● DATA TO USE:

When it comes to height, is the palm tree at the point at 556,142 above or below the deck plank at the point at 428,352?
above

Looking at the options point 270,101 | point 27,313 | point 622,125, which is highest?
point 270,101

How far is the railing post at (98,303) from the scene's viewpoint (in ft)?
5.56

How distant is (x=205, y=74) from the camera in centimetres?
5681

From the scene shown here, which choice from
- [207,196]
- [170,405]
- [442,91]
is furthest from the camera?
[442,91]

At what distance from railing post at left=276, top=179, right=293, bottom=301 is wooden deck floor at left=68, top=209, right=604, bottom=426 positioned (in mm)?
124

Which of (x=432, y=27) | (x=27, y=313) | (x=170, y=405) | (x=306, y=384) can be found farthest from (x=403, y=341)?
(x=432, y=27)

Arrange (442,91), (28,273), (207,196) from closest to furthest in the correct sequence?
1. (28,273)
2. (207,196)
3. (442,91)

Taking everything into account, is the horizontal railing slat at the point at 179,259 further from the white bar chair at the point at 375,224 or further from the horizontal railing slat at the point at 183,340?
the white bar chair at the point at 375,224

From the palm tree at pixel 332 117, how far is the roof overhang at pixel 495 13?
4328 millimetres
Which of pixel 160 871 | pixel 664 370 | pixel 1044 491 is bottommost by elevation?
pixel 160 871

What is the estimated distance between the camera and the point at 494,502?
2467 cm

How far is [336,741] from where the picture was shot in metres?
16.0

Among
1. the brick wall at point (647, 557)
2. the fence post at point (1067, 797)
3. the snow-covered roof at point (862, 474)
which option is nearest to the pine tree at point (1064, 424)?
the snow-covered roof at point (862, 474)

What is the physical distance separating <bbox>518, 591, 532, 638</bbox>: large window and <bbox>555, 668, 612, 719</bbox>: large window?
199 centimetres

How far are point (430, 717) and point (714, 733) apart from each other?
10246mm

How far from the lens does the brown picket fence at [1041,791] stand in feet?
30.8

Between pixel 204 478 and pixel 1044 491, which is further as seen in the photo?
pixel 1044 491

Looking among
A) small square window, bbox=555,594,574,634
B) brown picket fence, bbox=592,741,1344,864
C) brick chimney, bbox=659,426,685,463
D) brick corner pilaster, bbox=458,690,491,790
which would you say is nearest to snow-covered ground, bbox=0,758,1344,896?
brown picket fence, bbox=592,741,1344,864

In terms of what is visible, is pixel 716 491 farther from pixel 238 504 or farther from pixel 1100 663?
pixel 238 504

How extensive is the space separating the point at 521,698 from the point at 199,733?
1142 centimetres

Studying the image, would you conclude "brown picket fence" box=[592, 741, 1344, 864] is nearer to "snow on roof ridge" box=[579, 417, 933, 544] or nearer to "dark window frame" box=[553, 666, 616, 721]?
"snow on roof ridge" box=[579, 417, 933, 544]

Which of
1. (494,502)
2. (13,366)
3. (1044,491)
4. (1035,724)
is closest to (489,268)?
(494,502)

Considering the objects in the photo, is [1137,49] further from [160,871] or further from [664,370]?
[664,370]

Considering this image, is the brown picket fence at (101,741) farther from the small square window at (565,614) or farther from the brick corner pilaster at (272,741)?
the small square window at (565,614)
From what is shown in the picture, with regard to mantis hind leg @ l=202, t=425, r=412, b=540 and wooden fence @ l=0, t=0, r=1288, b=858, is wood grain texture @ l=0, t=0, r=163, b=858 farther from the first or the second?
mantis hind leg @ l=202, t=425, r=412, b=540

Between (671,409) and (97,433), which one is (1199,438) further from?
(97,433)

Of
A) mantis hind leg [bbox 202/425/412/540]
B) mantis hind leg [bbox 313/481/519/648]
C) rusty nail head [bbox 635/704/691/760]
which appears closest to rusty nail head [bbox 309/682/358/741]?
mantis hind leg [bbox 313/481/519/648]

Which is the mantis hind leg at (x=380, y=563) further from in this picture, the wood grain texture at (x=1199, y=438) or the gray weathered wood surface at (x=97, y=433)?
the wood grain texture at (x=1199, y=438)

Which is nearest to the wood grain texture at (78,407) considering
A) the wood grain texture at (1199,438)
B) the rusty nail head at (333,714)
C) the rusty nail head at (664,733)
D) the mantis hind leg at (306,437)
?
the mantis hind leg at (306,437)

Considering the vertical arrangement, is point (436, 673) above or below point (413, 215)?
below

● YOUR OBJECTIVE: Identify every line in the material above that contains the word "would" and copy each such line in full. Case counts.

● SOLUTION TO THIS EXERCISE:
which would you say is nearest to snow-covered ground, bbox=0,758,1344,896?
Studying the image, would you conclude "brown picket fence" box=[592, 741, 1344, 864] is nearer to "snow on roof ridge" box=[579, 417, 933, 544] or nearer to "dark window frame" box=[553, 666, 616, 721]?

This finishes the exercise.